A morte da cantora Amy Winehouse se tornou certamente um dos grandes destaques dos últimos tempos, suspendendo de certa forma a condição da morte de Michael Jackson, que ocorreu em junho de 2009 e somente parou no mês passado, quando no dia 23 de julho, foi constatada a morte da cantora britânica.

Passado um tempo de todo o burburinho em torno da morte da jovem a talentosa cantora, podemos relacionar que a mídia se aproveitou do fato de seu óbito para transformá-la em mártir em decorrência do uso das drogas. Longe de estabelecer alguma bandeira sobre isso, mas a condição de Amy diante das drogas era notável.
Amy Winehouse preto e branco
Certa vez um show em Curitiba, tive oportunidade de conversar com roadie, que comentou comigo ter trabalho no Rock In Rio Lisboa, naquela oportunidade ele presenciou a cantora precisar de ajuda para pisar no palco. Infelizmente em vez de se apresentar os trabalhos e a bela voz da cantora, parece que o terreno da crítica preferiu falar do relacionamento dela com a dependência química.

Isto foi um dos vieses, não bastando a própria Amy, buscaram em outros exemplos de artistas, que foram usuários de drogas e morreram com os mesmos 27 anos de Amy.
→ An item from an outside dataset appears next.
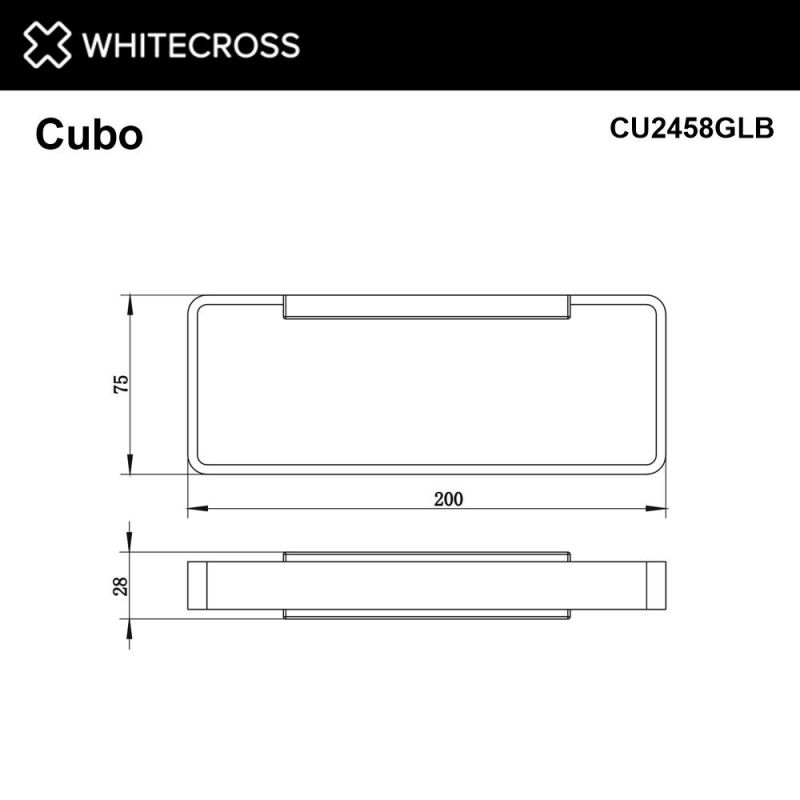 Полотенцедержатель WHITECROSS Cubo CU2458GLB, брашированное золото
Da forma como sempre foi colocado, parece que as coincidências separadas por décadas eram apenas “cópias” de antigas a tristes mortes no meio musical.

Ontem foi divulgado o resultado dos testes toxicológicos realizados em Amy, que para o espanto da mídia sensacionalista mundial, não apresentava a presença de drogas. O que foi encontrado no organismo foi o álcool, uma droga certamente, mas consumida de forma tranquila em todo o mundo, muitas vezes responsável por acidentes normalmente ligados com o uso de automóveis.

Dessa vez fica a pergunta, quantas Amy Winehouse os periódicos sensacionalistas precisarão encontrar mortas, para assim, poder dizer, foi culpa das drogas. Neste caso, não vale dizer que álcool é “droga”, se cada vez que uma propaganda de cerveja aparecia na televisão a gente sorria e o que dizer dos cartazes espalhados com propagandas de cervejas em lanchonetes e bares – talvez, o erro não esteja apenas no usos excessivos da cantora, mas na forma em que nos relacionamos com o álcool no dia a dia de nossa sociedade.